Under Bill 96, which the CAQ government passed into law with the support of QS last May, immigrants will be only allowed to use French when communicating with the government or accessing essential public services after they have resided in Quebec for six months. This anti-democratic law also expands the discriminatory clauses of Bill 101 to ensure the French-speaking middle class greater access to executive and administrative positions in small and medium-sized businesses. Like Bill 21, Bill 96 has been shielded from constitutional challenge by a blanket invocation of the anti-democratic “notwithstanding clause.”

The CAQ has promoted Quebec nationalism by introducing “Buy Quebec” obligations in public tenders, and creating an obligatory Culture and Quebec Citizenship program that will indoctrinate the province’s elementary and high school students in “Quebec pride.” Explaining the course’s purpose, Deputy Premier Geneviève Guilbault did not even try to hide that it will have “a little chauvinistic flavor.”

The CAQ’s chauvinist measures are the outcome of the provincial ruling elite’s promotion of ever-more virulent forms of Quebec nationalism.
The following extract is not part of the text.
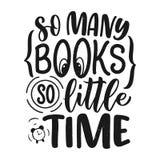 Het abstracte van letters voorzien over boeken en het lezen voor afficheontwerp Met de hand geschreven brieven Typografie grappig royalty-vrije illustratie
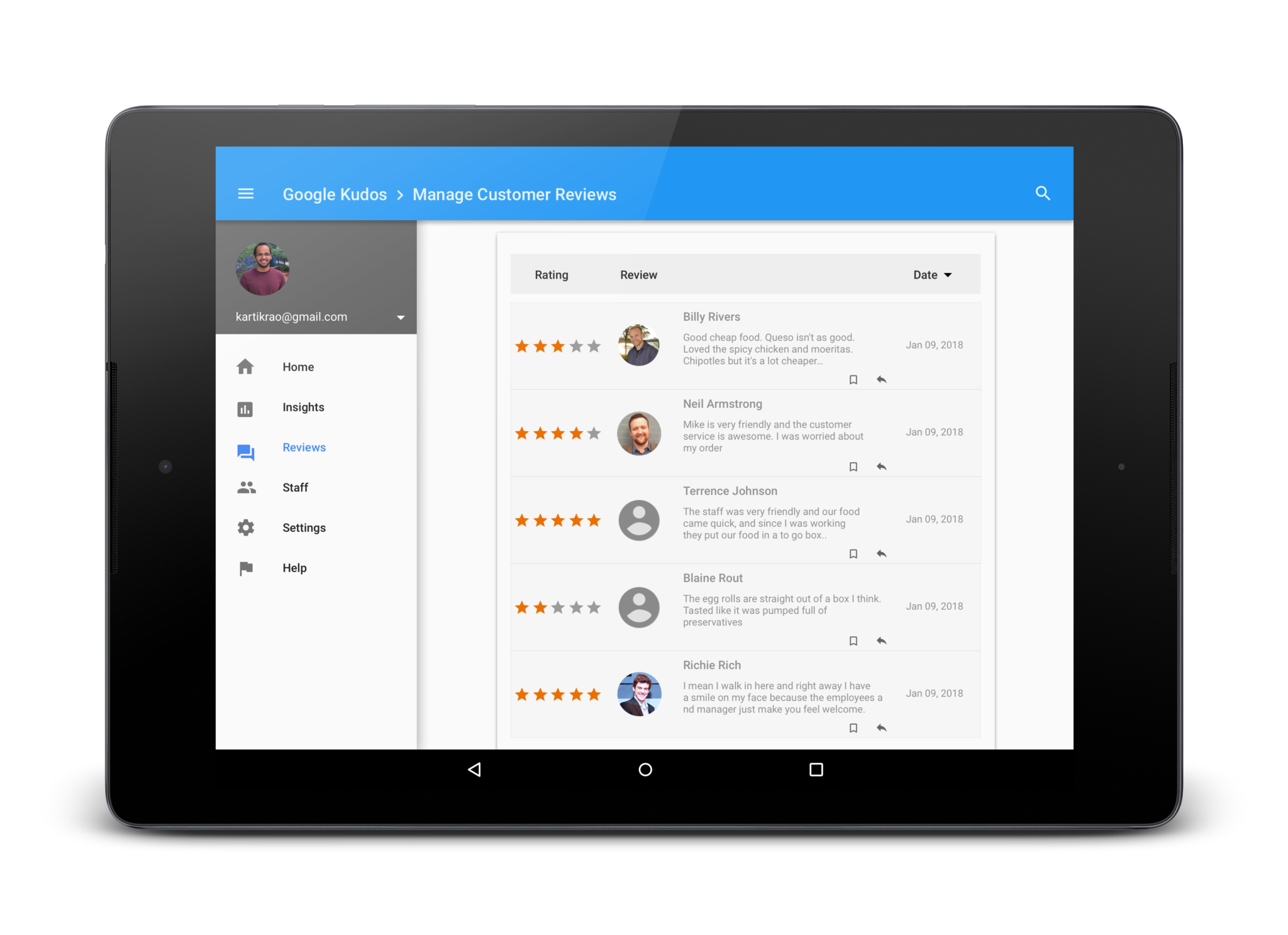 Kudos-Manager-Insights-Tablet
The primary objective of this shift is to prevent a unified struggle of all workers against its reactionary policies, by splitting them along religious, ethnic, cultural and linguistic lines, and to divide Quebec workers from their class brothers and sisters in the rest of Canada, the US and beyond.

Legault has himself justified his response to the pandemic and his chauvinistic nationalist measures by invoking the importance of the state promoting “social cohesion” and “national cohesion,” in language reminiscent of the far-right. This underscores that the ruling class is prepared to take the most extreme measures, and to use the most reactionary forces in society, to thwart and suppress opposition from the working class.